Repeat every line of the data exactly, but not the pictures.

◆ DATA
↓

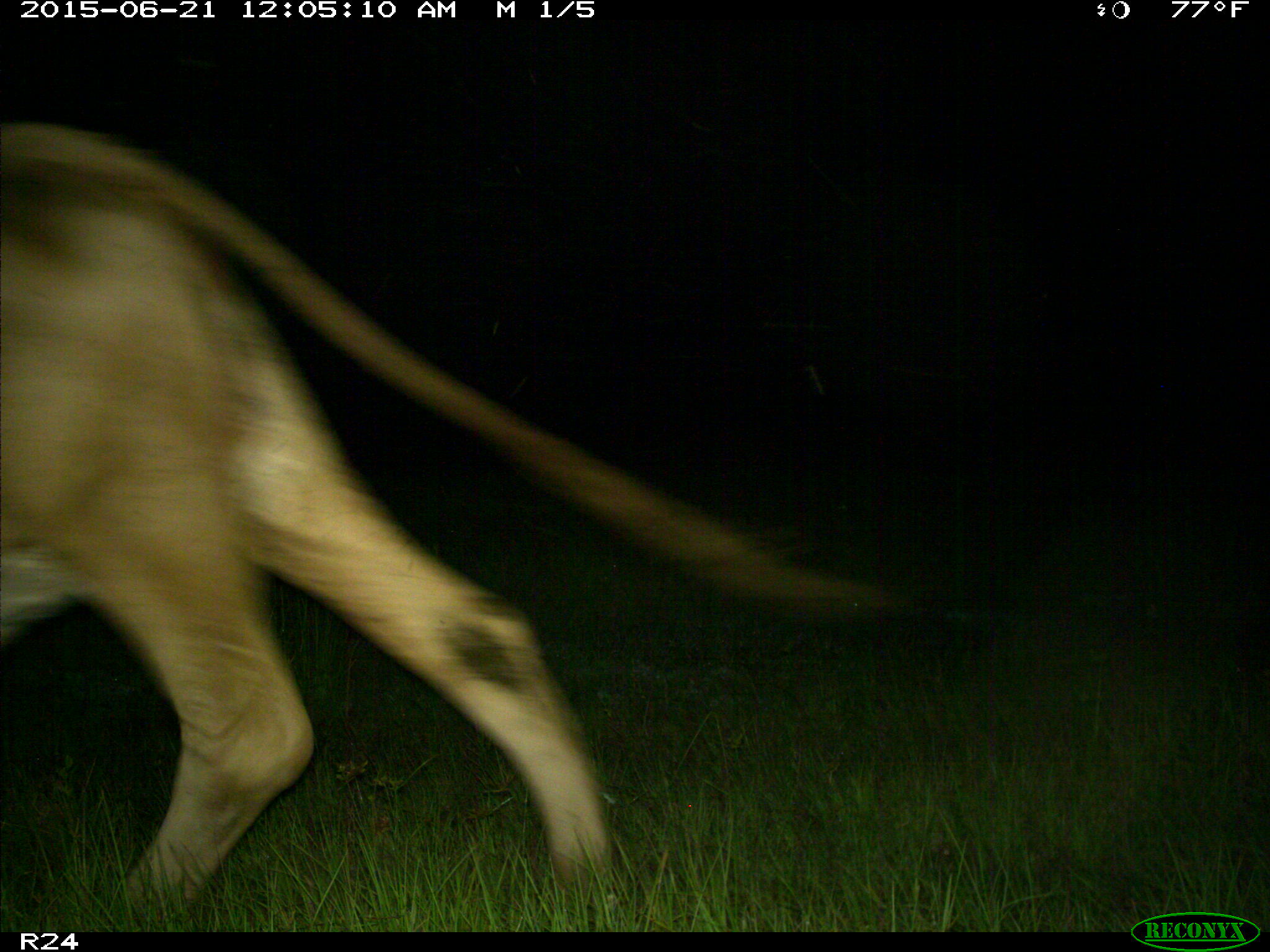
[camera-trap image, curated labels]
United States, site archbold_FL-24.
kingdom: Animalia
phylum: Chordata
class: Mammalia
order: Artiodactyla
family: Bovidae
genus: Bos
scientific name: Bos taurus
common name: domestic cow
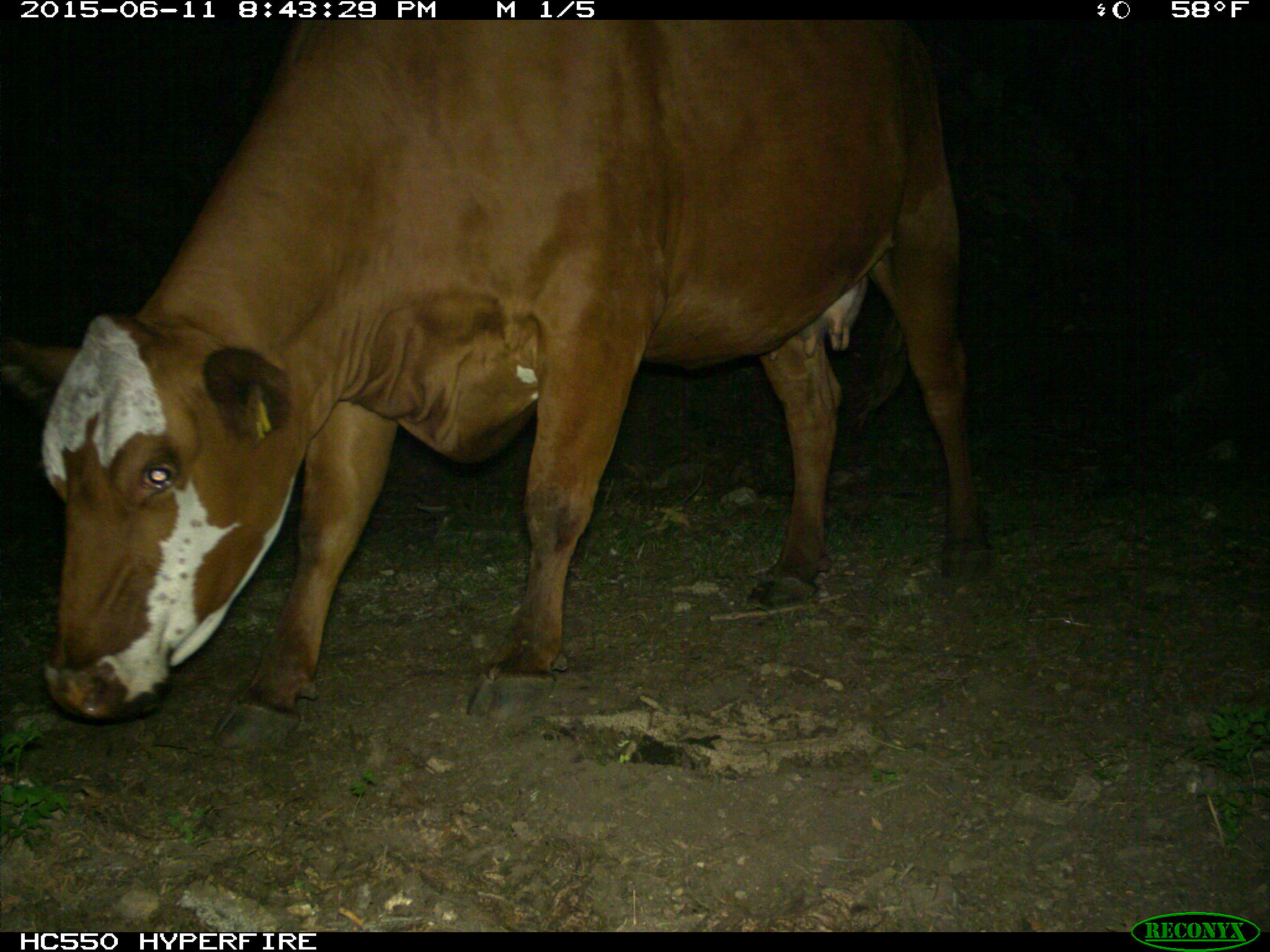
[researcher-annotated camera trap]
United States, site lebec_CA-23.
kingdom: Animalia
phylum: Chordata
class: Mammalia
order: Artiodactyla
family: Bovidae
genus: Bos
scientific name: Bos taurus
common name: domestic cow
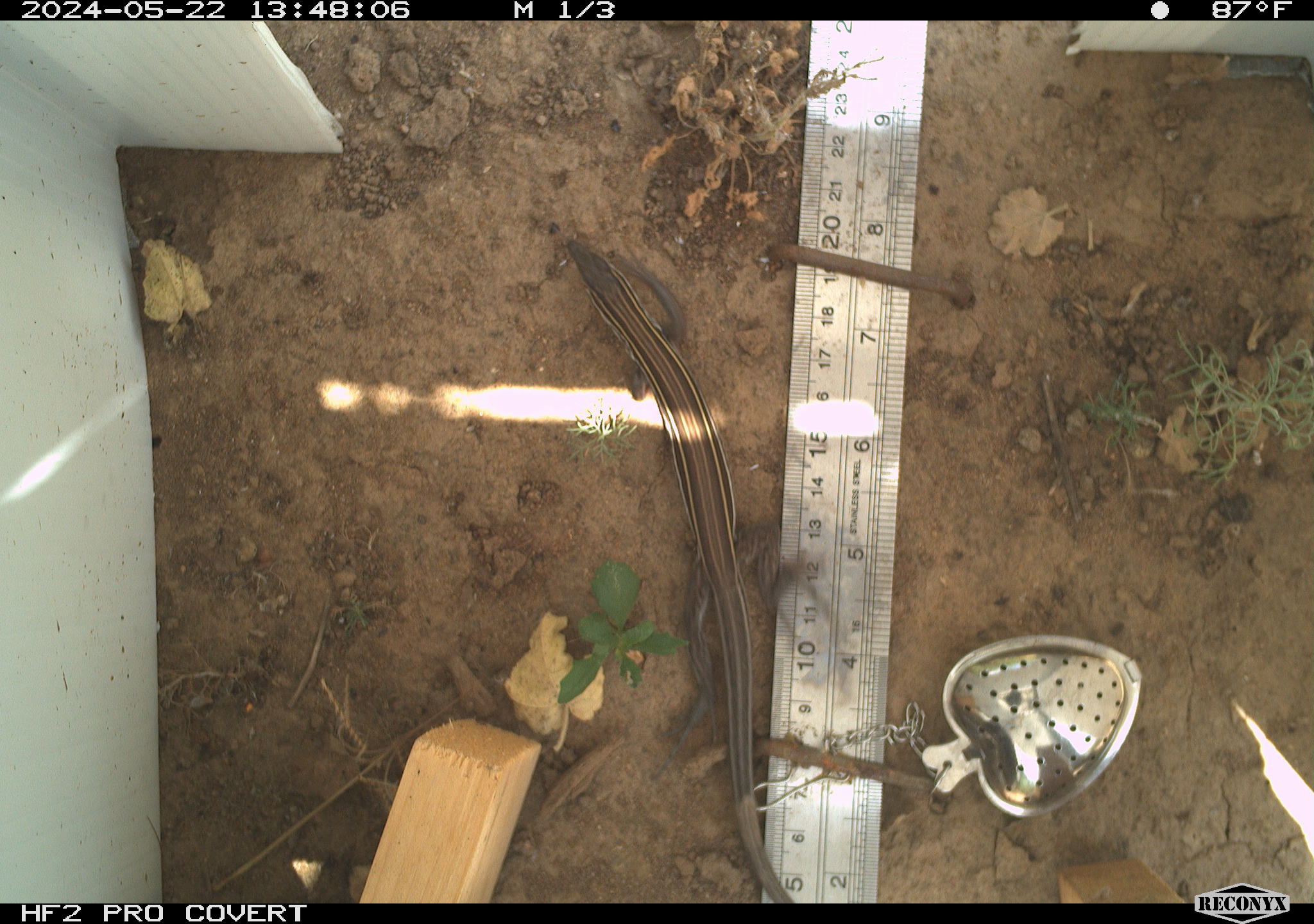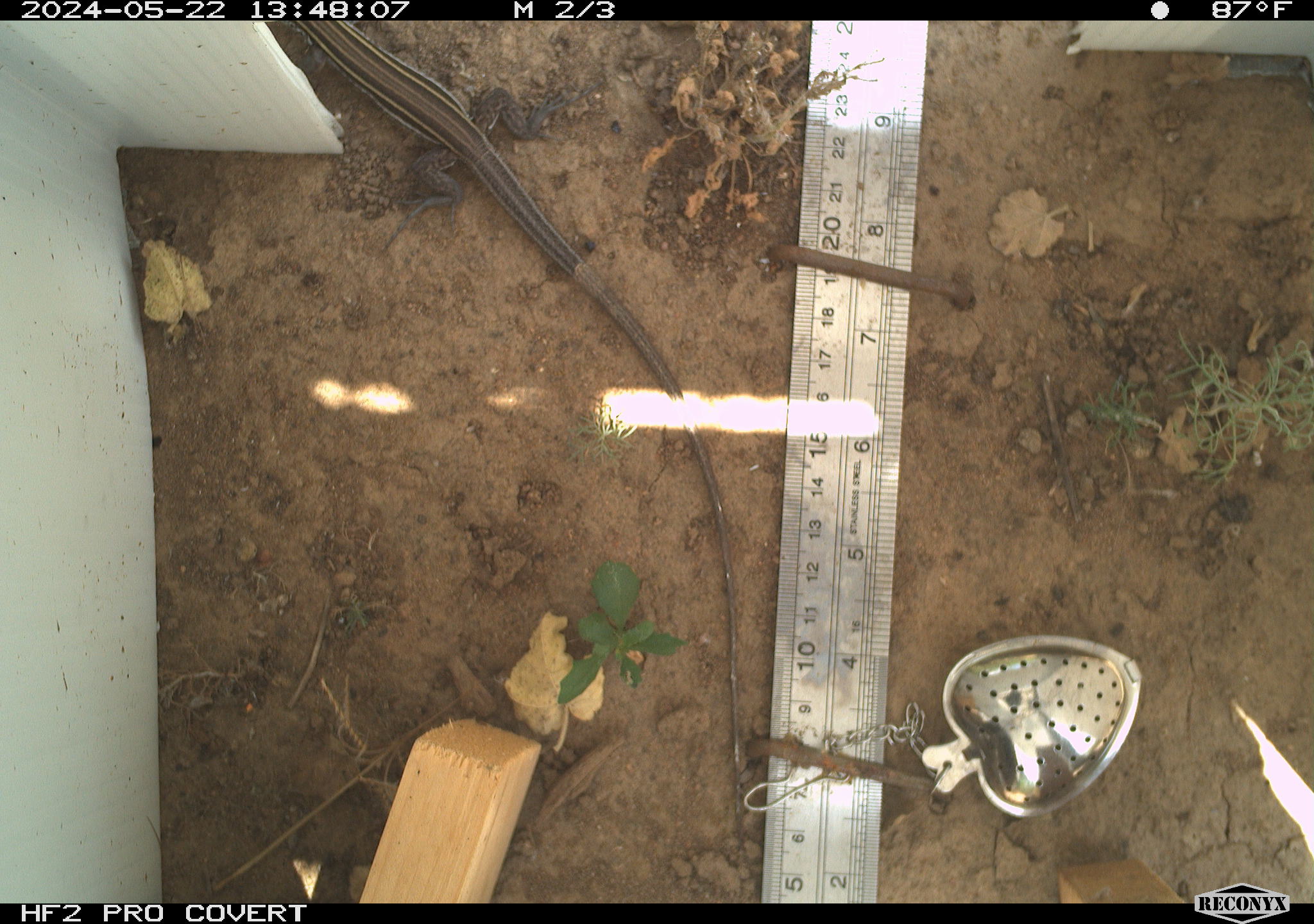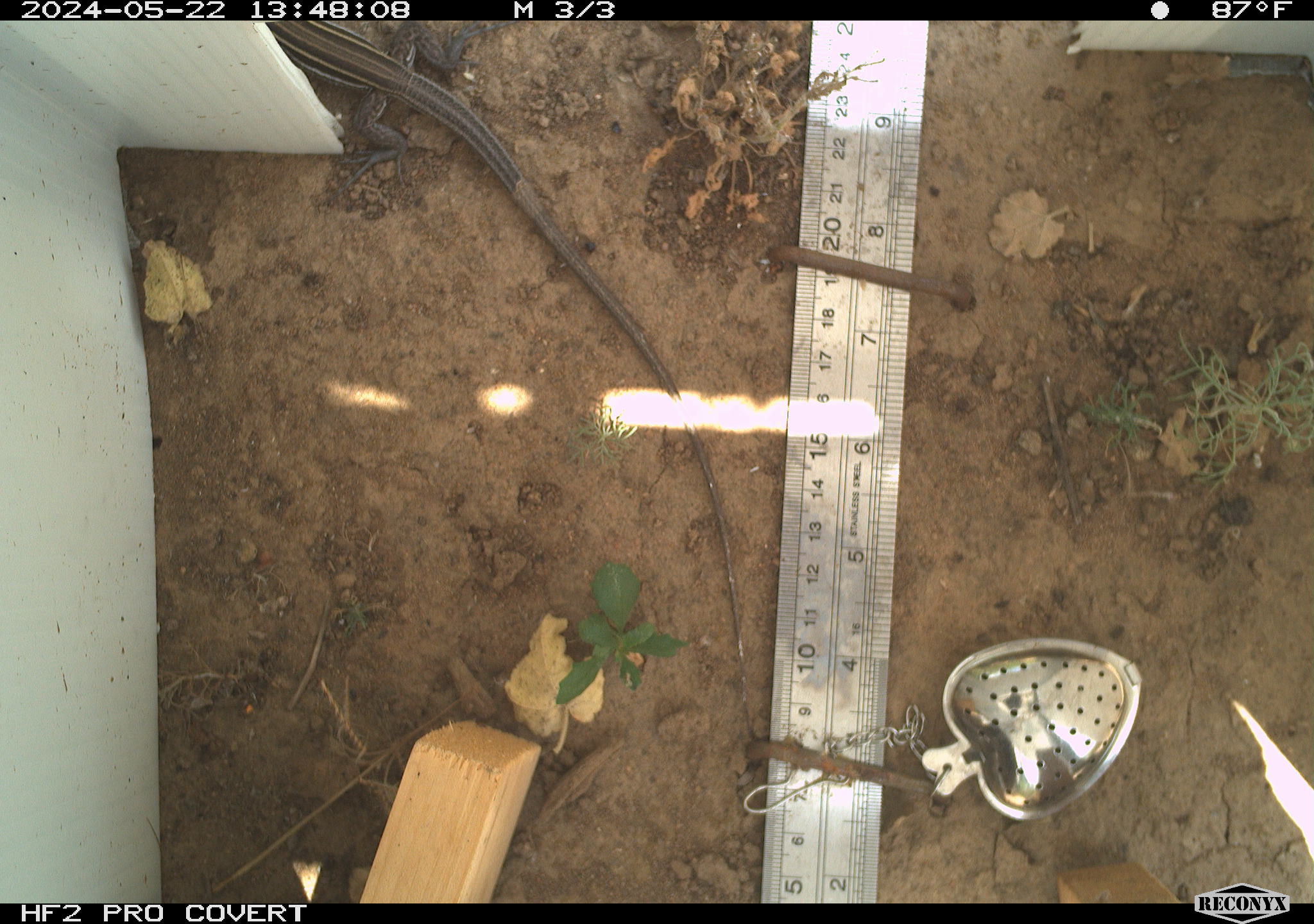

↑

◆ FINISHED TASK
[camera-trap image, curated labels]
United States, site archbold_FL-24.
kingdom: Animalia
phylum: Chordata
class: Mammalia
order: Artiodactyla
family: Bovidae
genus: Bos
scientific name: Bos taurus
common name: domestic cow
[researcher-annotated camera trap]
United States, site lebec_CA-23.
kingdom: Animalia
phylum: Chordata
class: Mammalia
order: Artiodactyla
family: Bovidae
genus: Bos
scientific name: Bos taurus
common name: domestic cow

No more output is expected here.